* _Selected excerpt_:
SEVENTH PROSPECTUS SUPPLEMENT
(to Prospectus dated September 4, 1997,
Prospectus Supplement, dated November 3, 1997,
Second Prospectus Supplement, dated November
17, 1997, Third Prospectus Supplement, dated
December 31, 1997, Fourth Prospectus Supplement,
dated March 3, 1998, Fifth Prospectus Supplement,
dated April 16, 1998 and Sixth Prospectus Supplement,
dated May 22, 1998)
Filed Pursuant to Rules 424(b)(3) and (c)
Registration Nos. 333-16307 and 333-16307-01
4,025,000 Trust Convertible Preferred Securities
VANSTAR FINANCING TRUST
6-3/4% Trust Convertible Preferred Securities
(Liquidation Amount $50 per Preferred Security)
guaranteed by, and convertible into Common Stock of,
VANSTAR CORPORATION
--------------------
This Seventh Prospectus Supplement supplements and amends
the Prospectus dated September 4, 1997, as supplemented and
amended by that First Prospectus Supplement dated November 3,
1997, that Second Prospectus Supplement dated November 17, 1997,
that Third Prospectus Supplement dated December 31, 1997, that
Fourth Prospectus Supplement dated March 3, 1998, that Fifth
Prospectus Supplement dated April 16, 1998 and that Sixth
Prospectus Supplement dated May 22, 1998 (collectively, the
"Prospectus"), relating to the 6-3/4% Trust Convertible Preferred
Securities (the "Preferred Securities") which represent preferred
undivided beneficial ownership interests in the assets of Vanstar
Financing Trust, a statutory business trust formed under the laws
of the State of Delaware, and the shares of common stock, par
value $.001 per share (the "Company Common Stock"), of Vanstar
Corporation, a Delaware corporation, issuable upon conversion of
the Preferred Securities. All capitalized terms used but not
otherwise defined in this Prospectus Supplement shall have the
meanings ascribed thereto in the Prospectus.
Following their original issuance by the Trust, the
Preferred Securities have been resold by the Initial Purchasers
and subsequent purchasers thereof to qualified institutional
buyers in transactions exempt from registration under Rule 144A
promulgated under the Securities Act. The Preferred Securities
have been and will remain eligible for resale on the PORTAL
Market. However, Preferred Securities resold pursuant to this
Prospectus will no longer be eligible for trading on the PORTAL
Market. The Company and the Trust do not currently intend to list
the Preferred Securities resold pursuant to this Prospectus on
any securities exchange or to seek approval for quotation through
any automated quotation system. Accordingly, there can be no
assurance as to the development or liquidity of any market for
the Preferred Securities resold under this Prospectus. See "Risk
Factors - Absence of Public Market for the Preferred Securities
on Resale" in the Prospectus.
Neither the Company nor the Trust will receive any of the
proceeds from the sale of the Preferred Securities by the Selling
Holders. Expenses of preparing and filing the Registration
Statement, the Prospectus, this Seventh Prospectus Supplement and
all other prospectus supplements are borne by the Company.
The Prospectus, together with this Seventh Prospectus
Supplement, constitutes the prospectus required to be delivered
by Section 5(b) of the Securities Act with respect to offers and
sales of the Preferred Securities and the Company Common Stock
issuable upon conversion of the Preferred Securities. All
references in the Prospectus to "this Prospectus" are hereby
amended to read "this Prospectus (as supplemented and amended)".

* _Information provided_:
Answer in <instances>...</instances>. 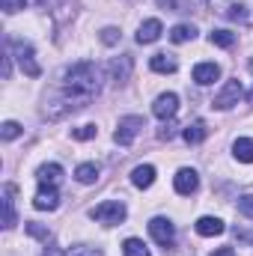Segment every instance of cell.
Here are the masks:
<instances>
[{"instance_id": "1", "label": "cell", "mask_w": 253, "mask_h": 256, "mask_svg": "<svg viewBox=\"0 0 253 256\" xmlns=\"http://www.w3.org/2000/svg\"><path fill=\"white\" fill-rule=\"evenodd\" d=\"M98 90H102V72L96 63L80 60V63L68 66L63 72V80H60V92L45 98V116L66 120V116L84 110L92 102V96H98Z\"/></svg>"}, {"instance_id": "2", "label": "cell", "mask_w": 253, "mask_h": 256, "mask_svg": "<svg viewBox=\"0 0 253 256\" xmlns=\"http://www.w3.org/2000/svg\"><path fill=\"white\" fill-rule=\"evenodd\" d=\"M208 6L232 24L253 27V0H208Z\"/></svg>"}, {"instance_id": "3", "label": "cell", "mask_w": 253, "mask_h": 256, "mask_svg": "<svg viewBox=\"0 0 253 256\" xmlns=\"http://www.w3.org/2000/svg\"><path fill=\"white\" fill-rule=\"evenodd\" d=\"M126 214H128V208H126L122 200H108V202L90 208V218L98 220V224H104V226H116V224H122Z\"/></svg>"}, {"instance_id": "4", "label": "cell", "mask_w": 253, "mask_h": 256, "mask_svg": "<svg viewBox=\"0 0 253 256\" xmlns=\"http://www.w3.org/2000/svg\"><path fill=\"white\" fill-rule=\"evenodd\" d=\"M36 3L51 15V21L57 27H63V24H68L74 18V0H36Z\"/></svg>"}, {"instance_id": "5", "label": "cell", "mask_w": 253, "mask_h": 256, "mask_svg": "<svg viewBox=\"0 0 253 256\" xmlns=\"http://www.w3.org/2000/svg\"><path fill=\"white\" fill-rule=\"evenodd\" d=\"M242 96H244L242 80H226V84L220 86V92L214 96L212 108H218V110H230V108H236V104L242 102Z\"/></svg>"}, {"instance_id": "6", "label": "cell", "mask_w": 253, "mask_h": 256, "mask_svg": "<svg viewBox=\"0 0 253 256\" xmlns=\"http://www.w3.org/2000/svg\"><path fill=\"white\" fill-rule=\"evenodd\" d=\"M12 48H15V57H18V66L24 68V74L27 78H39L42 74V68H39V63H36V57H33V45L30 42H9Z\"/></svg>"}, {"instance_id": "7", "label": "cell", "mask_w": 253, "mask_h": 256, "mask_svg": "<svg viewBox=\"0 0 253 256\" xmlns=\"http://www.w3.org/2000/svg\"><path fill=\"white\" fill-rule=\"evenodd\" d=\"M143 128H146V120H143V116H122L120 126H116L114 140H116L120 146H131V140H134Z\"/></svg>"}, {"instance_id": "8", "label": "cell", "mask_w": 253, "mask_h": 256, "mask_svg": "<svg viewBox=\"0 0 253 256\" xmlns=\"http://www.w3.org/2000/svg\"><path fill=\"white\" fill-rule=\"evenodd\" d=\"M149 232H152V238L161 248H173V242H176V226L167 218H152L149 220Z\"/></svg>"}, {"instance_id": "9", "label": "cell", "mask_w": 253, "mask_h": 256, "mask_svg": "<svg viewBox=\"0 0 253 256\" xmlns=\"http://www.w3.org/2000/svg\"><path fill=\"white\" fill-rule=\"evenodd\" d=\"M152 114L158 116V120H173L176 114H179V96L176 92H164V96H158L155 98V104H152Z\"/></svg>"}, {"instance_id": "10", "label": "cell", "mask_w": 253, "mask_h": 256, "mask_svg": "<svg viewBox=\"0 0 253 256\" xmlns=\"http://www.w3.org/2000/svg\"><path fill=\"white\" fill-rule=\"evenodd\" d=\"M33 206L39 208V212H54L57 206H60V191L54 188V185H42L36 196H33Z\"/></svg>"}, {"instance_id": "11", "label": "cell", "mask_w": 253, "mask_h": 256, "mask_svg": "<svg viewBox=\"0 0 253 256\" xmlns=\"http://www.w3.org/2000/svg\"><path fill=\"white\" fill-rule=\"evenodd\" d=\"M173 185H176V191L182 194V196H188L200 188V176H196V170H190V167H182L179 173H176V179H173Z\"/></svg>"}, {"instance_id": "12", "label": "cell", "mask_w": 253, "mask_h": 256, "mask_svg": "<svg viewBox=\"0 0 253 256\" xmlns=\"http://www.w3.org/2000/svg\"><path fill=\"white\" fill-rule=\"evenodd\" d=\"M18 224L15 218V185H3V226L12 230Z\"/></svg>"}, {"instance_id": "13", "label": "cell", "mask_w": 253, "mask_h": 256, "mask_svg": "<svg viewBox=\"0 0 253 256\" xmlns=\"http://www.w3.org/2000/svg\"><path fill=\"white\" fill-rule=\"evenodd\" d=\"M161 30H164L161 21H158V18H149V21L140 24V30H137V42H140V45H152V42L161 36Z\"/></svg>"}, {"instance_id": "14", "label": "cell", "mask_w": 253, "mask_h": 256, "mask_svg": "<svg viewBox=\"0 0 253 256\" xmlns=\"http://www.w3.org/2000/svg\"><path fill=\"white\" fill-rule=\"evenodd\" d=\"M220 78V68L214 63H196L194 66V80L200 84V86H208V84H214Z\"/></svg>"}, {"instance_id": "15", "label": "cell", "mask_w": 253, "mask_h": 256, "mask_svg": "<svg viewBox=\"0 0 253 256\" xmlns=\"http://www.w3.org/2000/svg\"><path fill=\"white\" fill-rule=\"evenodd\" d=\"M108 68H110V80H114V84H126L128 78H131L134 63H131V57H120V60H114Z\"/></svg>"}, {"instance_id": "16", "label": "cell", "mask_w": 253, "mask_h": 256, "mask_svg": "<svg viewBox=\"0 0 253 256\" xmlns=\"http://www.w3.org/2000/svg\"><path fill=\"white\" fill-rule=\"evenodd\" d=\"M131 182H134V188H152V185H155V167H152V164H140V167H134Z\"/></svg>"}, {"instance_id": "17", "label": "cell", "mask_w": 253, "mask_h": 256, "mask_svg": "<svg viewBox=\"0 0 253 256\" xmlns=\"http://www.w3.org/2000/svg\"><path fill=\"white\" fill-rule=\"evenodd\" d=\"M60 176H63V167H60V164H42V167L36 170L39 185H57Z\"/></svg>"}, {"instance_id": "18", "label": "cell", "mask_w": 253, "mask_h": 256, "mask_svg": "<svg viewBox=\"0 0 253 256\" xmlns=\"http://www.w3.org/2000/svg\"><path fill=\"white\" fill-rule=\"evenodd\" d=\"M226 226H224V220L220 218H200L196 220V232L200 236H206V238H212V236H220Z\"/></svg>"}, {"instance_id": "19", "label": "cell", "mask_w": 253, "mask_h": 256, "mask_svg": "<svg viewBox=\"0 0 253 256\" xmlns=\"http://www.w3.org/2000/svg\"><path fill=\"white\" fill-rule=\"evenodd\" d=\"M182 137H185V143H190V146L202 143V140H206V122H202V120H194V122H188V126L182 128Z\"/></svg>"}, {"instance_id": "20", "label": "cell", "mask_w": 253, "mask_h": 256, "mask_svg": "<svg viewBox=\"0 0 253 256\" xmlns=\"http://www.w3.org/2000/svg\"><path fill=\"white\" fill-rule=\"evenodd\" d=\"M149 66H152V72L170 74V72H176V68H179V60H176L173 54H155V57L149 60Z\"/></svg>"}, {"instance_id": "21", "label": "cell", "mask_w": 253, "mask_h": 256, "mask_svg": "<svg viewBox=\"0 0 253 256\" xmlns=\"http://www.w3.org/2000/svg\"><path fill=\"white\" fill-rule=\"evenodd\" d=\"M232 155L242 161V164H253V140L250 137H238L232 143Z\"/></svg>"}, {"instance_id": "22", "label": "cell", "mask_w": 253, "mask_h": 256, "mask_svg": "<svg viewBox=\"0 0 253 256\" xmlns=\"http://www.w3.org/2000/svg\"><path fill=\"white\" fill-rule=\"evenodd\" d=\"M194 36H196V27H194V24H176V27L170 30V42H176V45L190 42Z\"/></svg>"}, {"instance_id": "23", "label": "cell", "mask_w": 253, "mask_h": 256, "mask_svg": "<svg viewBox=\"0 0 253 256\" xmlns=\"http://www.w3.org/2000/svg\"><path fill=\"white\" fill-rule=\"evenodd\" d=\"M74 179H78L80 185H92V182L98 179V164H80V167L74 170Z\"/></svg>"}, {"instance_id": "24", "label": "cell", "mask_w": 253, "mask_h": 256, "mask_svg": "<svg viewBox=\"0 0 253 256\" xmlns=\"http://www.w3.org/2000/svg\"><path fill=\"white\" fill-rule=\"evenodd\" d=\"M208 42L218 45V48H230L236 42V33H230V30H212L208 33Z\"/></svg>"}, {"instance_id": "25", "label": "cell", "mask_w": 253, "mask_h": 256, "mask_svg": "<svg viewBox=\"0 0 253 256\" xmlns=\"http://www.w3.org/2000/svg\"><path fill=\"white\" fill-rule=\"evenodd\" d=\"M122 254H126V256H149V248H146L140 238H126Z\"/></svg>"}, {"instance_id": "26", "label": "cell", "mask_w": 253, "mask_h": 256, "mask_svg": "<svg viewBox=\"0 0 253 256\" xmlns=\"http://www.w3.org/2000/svg\"><path fill=\"white\" fill-rule=\"evenodd\" d=\"M63 256H104V254H102V248H92V244H74Z\"/></svg>"}, {"instance_id": "27", "label": "cell", "mask_w": 253, "mask_h": 256, "mask_svg": "<svg viewBox=\"0 0 253 256\" xmlns=\"http://www.w3.org/2000/svg\"><path fill=\"white\" fill-rule=\"evenodd\" d=\"M98 134V128L96 126H78V128H72V137L74 140H92Z\"/></svg>"}, {"instance_id": "28", "label": "cell", "mask_w": 253, "mask_h": 256, "mask_svg": "<svg viewBox=\"0 0 253 256\" xmlns=\"http://www.w3.org/2000/svg\"><path fill=\"white\" fill-rule=\"evenodd\" d=\"M27 232H30V236H36V238H42V242H45V248H48V242H51V232H48L45 226H39L36 220H30V224H27Z\"/></svg>"}, {"instance_id": "29", "label": "cell", "mask_w": 253, "mask_h": 256, "mask_svg": "<svg viewBox=\"0 0 253 256\" xmlns=\"http://www.w3.org/2000/svg\"><path fill=\"white\" fill-rule=\"evenodd\" d=\"M18 134H21V126H18V122H12V120L0 126V137H3V140H15Z\"/></svg>"}, {"instance_id": "30", "label": "cell", "mask_w": 253, "mask_h": 256, "mask_svg": "<svg viewBox=\"0 0 253 256\" xmlns=\"http://www.w3.org/2000/svg\"><path fill=\"white\" fill-rule=\"evenodd\" d=\"M27 6V0H0V9L6 12V15H15V12H21Z\"/></svg>"}, {"instance_id": "31", "label": "cell", "mask_w": 253, "mask_h": 256, "mask_svg": "<svg viewBox=\"0 0 253 256\" xmlns=\"http://www.w3.org/2000/svg\"><path fill=\"white\" fill-rule=\"evenodd\" d=\"M120 39H122V33H120L116 27H104V30H102V42H104V45H116Z\"/></svg>"}, {"instance_id": "32", "label": "cell", "mask_w": 253, "mask_h": 256, "mask_svg": "<svg viewBox=\"0 0 253 256\" xmlns=\"http://www.w3.org/2000/svg\"><path fill=\"white\" fill-rule=\"evenodd\" d=\"M238 212H242V214H248V218L253 220V194L238 196Z\"/></svg>"}, {"instance_id": "33", "label": "cell", "mask_w": 253, "mask_h": 256, "mask_svg": "<svg viewBox=\"0 0 253 256\" xmlns=\"http://www.w3.org/2000/svg\"><path fill=\"white\" fill-rule=\"evenodd\" d=\"M212 256H236V250L232 248H220V250H214Z\"/></svg>"}, {"instance_id": "34", "label": "cell", "mask_w": 253, "mask_h": 256, "mask_svg": "<svg viewBox=\"0 0 253 256\" xmlns=\"http://www.w3.org/2000/svg\"><path fill=\"white\" fill-rule=\"evenodd\" d=\"M158 6H164V9H176V0H158Z\"/></svg>"}, {"instance_id": "35", "label": "cell", "mask_w": 253, "mask_h": 256, "mask_svg": "<svg viewBox=\"0 0 253 256\" xmlns=\"http://www.w3.org/2000/svg\"><path fill=\"white\" fill-rule=\"evenodd\" d=\"M250 102H253V90H250Z\"/></svg>"}]
</instances>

* _Work to do_:
(1) Using the Vanstar prospectus supplement, explain why it says there can be no assurance of a market for the Preferred Securities resold under the Prospectus. Answer in one to three sentences.
(2) List every earlier prospectus supplement that the Vanstar prospectus supplement says it amends, with the date of each.
The entries have no connection to the Vanstar prospectus supplement.

* _Outputs by task_:
(1) Preferred Securities resold under the Prospectus will no longer be eligible for trading on the PORTAL Market. The Company and the Trust also do not currently intend to list them on any securities exchange or seek approval for quotation through any automated quotation system.

(2)
- First Prospectus Supplement, November 3, 1997
- Second Prospectus Supplement, November 17, 1997
- Third Prospectus Supplement, December 31, 1997
- Fourth Prospectus Supplement, March 3, 1998
- Fifth Prospectus Supplement, April 16, 1998
- Sixth Prospectus Supplement, May 22, 1998